Ejercicio:
¿Puedes volver a escribir el fragmento del texto sobre la encuesta agropecuaria que va de "INFORME. La encuesta" a "producción igual o mayor a los US$200 mil.", sustituyendo "encuestados" por "participantes"?

Texto extraído:
▶

Por la sequía y la economía, el 66% de los productores agropecuarios no realizarán inversiones

INFORME. La encuesta fue realizada por el Centro de Agronegocios y Alimentos de la Universidad Austral en base a 401 encuestados con un valor bruto de producción igual o mayor a los US$200 mil.

Un 66% de los productores agropecuarios considera que este no es un buen momento para invertir, según el sondeo realizado por el Centro de Agronegocios y Alimentos de la Universidad Austral entre 401 encuestados, cuyo valor bruto de producción es igual o mayor a los US$200 mil."Es un número que contrasta con el optimismo presente hasta mayo, que se tradujo en las grandes compras de maquinarias y equipos realizadas en los primeros 5 meses del 2022″, señalaron desde la entidad.

◀

(Registros de un conjunto de datos)
▶

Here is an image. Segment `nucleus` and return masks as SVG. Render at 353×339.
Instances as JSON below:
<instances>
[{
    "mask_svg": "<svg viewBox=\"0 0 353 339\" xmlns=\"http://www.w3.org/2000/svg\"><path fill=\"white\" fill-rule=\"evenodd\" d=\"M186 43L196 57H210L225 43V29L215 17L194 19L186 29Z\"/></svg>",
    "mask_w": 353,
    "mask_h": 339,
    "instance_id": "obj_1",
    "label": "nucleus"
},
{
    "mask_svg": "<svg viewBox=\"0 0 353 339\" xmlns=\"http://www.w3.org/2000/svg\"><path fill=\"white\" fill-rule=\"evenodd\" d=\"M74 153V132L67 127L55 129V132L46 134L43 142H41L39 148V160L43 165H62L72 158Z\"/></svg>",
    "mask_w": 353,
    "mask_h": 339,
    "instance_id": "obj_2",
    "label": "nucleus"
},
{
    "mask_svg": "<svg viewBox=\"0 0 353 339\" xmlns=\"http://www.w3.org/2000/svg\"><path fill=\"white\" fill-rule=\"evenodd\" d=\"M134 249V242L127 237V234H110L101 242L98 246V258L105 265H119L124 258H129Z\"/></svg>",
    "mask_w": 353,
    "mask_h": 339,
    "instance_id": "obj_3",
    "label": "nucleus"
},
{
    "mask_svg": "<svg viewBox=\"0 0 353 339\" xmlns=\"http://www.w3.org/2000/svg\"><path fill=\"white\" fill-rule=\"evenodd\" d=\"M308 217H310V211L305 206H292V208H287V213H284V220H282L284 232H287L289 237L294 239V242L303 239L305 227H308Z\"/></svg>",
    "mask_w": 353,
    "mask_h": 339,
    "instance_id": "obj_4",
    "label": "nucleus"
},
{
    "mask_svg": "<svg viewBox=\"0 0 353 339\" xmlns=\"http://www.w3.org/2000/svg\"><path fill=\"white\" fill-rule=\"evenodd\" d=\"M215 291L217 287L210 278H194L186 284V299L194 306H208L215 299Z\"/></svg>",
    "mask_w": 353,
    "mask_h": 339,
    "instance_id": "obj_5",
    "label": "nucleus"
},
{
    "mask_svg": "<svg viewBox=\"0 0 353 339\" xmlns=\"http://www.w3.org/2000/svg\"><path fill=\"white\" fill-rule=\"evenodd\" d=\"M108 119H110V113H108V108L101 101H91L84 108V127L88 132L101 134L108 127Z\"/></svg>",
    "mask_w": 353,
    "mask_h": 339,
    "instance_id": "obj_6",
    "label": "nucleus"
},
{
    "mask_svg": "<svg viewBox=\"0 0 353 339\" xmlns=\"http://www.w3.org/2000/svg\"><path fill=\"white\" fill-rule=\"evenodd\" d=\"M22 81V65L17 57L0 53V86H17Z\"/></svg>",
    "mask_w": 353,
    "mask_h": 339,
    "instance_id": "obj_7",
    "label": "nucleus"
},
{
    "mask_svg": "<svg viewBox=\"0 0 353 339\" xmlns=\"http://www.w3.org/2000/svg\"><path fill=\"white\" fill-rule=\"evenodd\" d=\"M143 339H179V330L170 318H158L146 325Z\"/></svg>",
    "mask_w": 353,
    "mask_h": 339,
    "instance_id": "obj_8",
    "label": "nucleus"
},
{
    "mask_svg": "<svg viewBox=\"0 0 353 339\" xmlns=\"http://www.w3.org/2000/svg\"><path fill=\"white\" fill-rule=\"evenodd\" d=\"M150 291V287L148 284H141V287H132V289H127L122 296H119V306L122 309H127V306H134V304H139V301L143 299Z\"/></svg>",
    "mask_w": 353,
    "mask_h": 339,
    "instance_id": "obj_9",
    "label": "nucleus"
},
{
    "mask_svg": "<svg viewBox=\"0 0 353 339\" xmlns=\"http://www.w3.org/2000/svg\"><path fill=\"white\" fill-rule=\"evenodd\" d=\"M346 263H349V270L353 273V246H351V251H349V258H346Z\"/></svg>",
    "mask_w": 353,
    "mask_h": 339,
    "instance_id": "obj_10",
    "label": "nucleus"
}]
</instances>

◀

Respuesta:
INFORME. La encuesta fue realizada por el Centro de Agronegocios y Alimentos de la Universidad Austral en base a 401 participantes con un valor bruto de producción igual o mayor a los US$200 mil.